In countries like the United Kingdom, the USA and Canada, this new culture has already spread and goes under the name of innovation and social impact investments.
The current context
The approach that contrasts social policies and development policies is outdated. It does not work anymore. First of all, because the local government has less and less financial resources; secondly, because if the Municipality does not spend today on the needs of the community it will spend more tomorrow on social tensions.
The solution attempted so far, generally, has been to delegate most of the social services to the non-profit world, which, in turn, however, works thanks to public funds or private donations.
This model of social policy has shown its limits: it is good for emergency situations, but not for managing ordinariness. Caritas, for example, cannot, and must not, replace local government in responding to poverty: that of Caritas must be an intervention for the extraordinary, that of the Municipality for the ordinary. Otherwise, you could pay taxes to Caritas directly.
Social impact innovation
The idea that we are launching is that of a new way of understanding and financing social policies: they are no longer to be understood as non-repayable money, a pay to pay for caring for the most disadvantaged, but, on the contrary, an instrument to create social cohesion and development within our community. Without cohesion, in fact, there can be no growth.
What is the proposal? In reality, it is a challenge, because it presupposes the will to radically innovate. How?
Disused public goods to invest in the social sector
It is a matter of make the public and the private working together, at the same table to design and finance policies that are no longer simply “social” but “socially impacted”. The difference is not just terminology.
To understand this, a concrete example is needed: the 2015 stability law introduced the possibility of recovering disused public assets. This means that an abandoned building can be requested by citizens for purposes of general interest. But who puts the money to recover those assets? The Municipality has none and private individuals do not want to risk it.

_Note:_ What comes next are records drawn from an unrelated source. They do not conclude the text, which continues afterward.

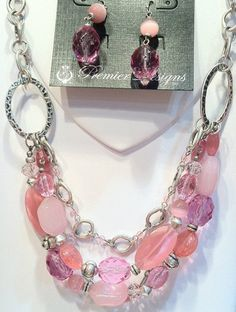 Perfectly Pink necklace and earrings by Premier Designs.  premierdesigns.com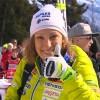 Kombi-Disziplinenwertungsiegerin Ilka Štuhec schwebt auf Wolke sieben
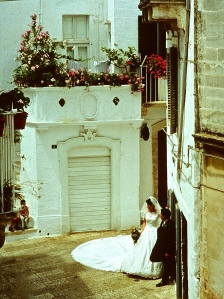 Looking out our balcony window across the piazzetta to Annina's house. Brides love this corner, so many wedding photos are taken here.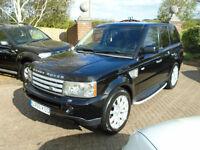 2005 55 reg Land Rover Range Rover Sport 2.7TD V6 Auto HSE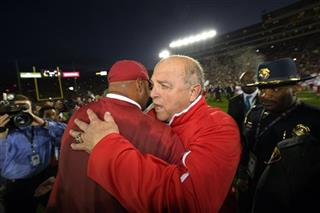 David Shaw, Barry Alvarez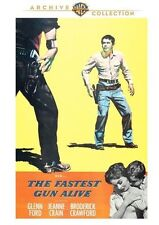 The Fastest Gun Alive DVD (1956) - Glenn Ford, Jeanne Crain, Broderick Crawford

The solution, then, is that already positively tested in the United Kingdom, the United States and Canada: the Municipality still allocates money, but without spending it, instead it puts it it as a guarantee of private investment (dedicated investment funds, bank bonds, etc.). .), which will not only get their capital back, but also, in the medium term, a return on invested capital.
How? In the assigned building, for example, some rooms could be obtained for craft activities of ex-convicts and/or disabled people, whose revenues would not only produce a private income, which can be transformed into consumption and therefore general wealth in the Municipality, but also, to a small extent, to return capital and pay interest over the years. Other rooms could be reserved for scholastic recovery of children in difficulty, and so on.
The projects would be carried out by non-profit organizations and followed by independent assessors who certify their correctness and effectiveness in their progress.
The impact, obviously, is greater than the simple recovery of a disused public good set in degradation: the neighborhood becomes more livable and safe; the city more cohesive and rich.
This is an example, but the cases of applicability of Social Impact Investing are many. It’s just a matter of getting started.
The actors of innovation
The instrument of social impact investments means that, alongside local government and private investors, banking and supply foundations also participate, which will fuel the guarantee fund, and also the banks, as bonds, non-profits and project evaluators. Non-profits and the evaluators of the social impact produced are also essential players in social impact policies.